Meu tio Júlio
Contam que ele tinha sete anos e estava ajudando a moer cana quando prendeu o braço direito e parte dele foi esmagado. Meu avô, mais o Jeremias, um negro enorme, de quase dois metros, (um tipo físico que causava estranheza naquela terra de alemães e polacos ), enrolaram o braço dele, colocaram-no em um lençol, atado em uma vara, como se fosse uma rede e saíram pelas picadas , atravessando matos, até o socorro mais próximo. Dezoito quilômetros! Pelo menos 3 h de caminhada sacolejando, sangrando, doendo.
E assim se sucedeu. Mas o guri era forte, criado a leite tirado na hora, pão de milho, melado , galinha, charque e muita fruta colhida direta no pé. Agüentou, sarou, cresceu.
Meu tio Júlio foi uma dessas pessoas que não aprendeu a ler e escrever, levou a vida a trabalhar na roça.
Das lembranças que tenho dele guardo algumas com mais clareza: as sobrancelhas grossas, a risada solta e alta, um prato sempre bem cheio, fatia de pão bem grossa com muita nata e chimia ...e o jeito de vestir. Nossa! Nunca o vi usando calça, a bombacha era companheira inseparável, botas no inverno, chinelo de couro ou alpargata no verão, o chapéu e...barbaridade !, a mala de garupa , que por raras vezes foi substituída por uma mala antiga.

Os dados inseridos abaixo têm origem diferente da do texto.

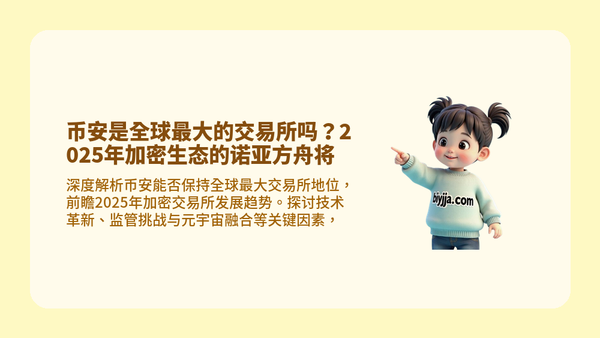 币安是全球最大的交易所吗？2025年加密生态的诺亚方舟将

深度解析币安能否保持全球最大交易所地位，前瞻2025年加密交易所发展趋势。探讨技术革新、监管挑战与元宇宙融合等关键因素，

biyjja.com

Porém, o que mais intrigava era o fato dele não ler nem escrever e saber tão bem o que ocorria no mundo. Ouvia “A voz do Brasil” e detalhava os acontecimentos. Sabia os nomes dos ministros e os ministérios que coordenavam, o que tinha sido aprovado ou rejeitado, os acordos firmados, as verbas liberadas...uma memória incrível!
Hoje, ele já falecido há tempo, penso como encararia todo esse aparato tecnológico que temos. Certamente ficaria muito admirado e largaria sua tradicional exclamação, seguida de interrogação:
- A la pucha ! Mas onde é que esse mundo vai parar?
Pois é, meu tio, onde é que vai parar? E o mundo pára? E se não pára, para onde vai?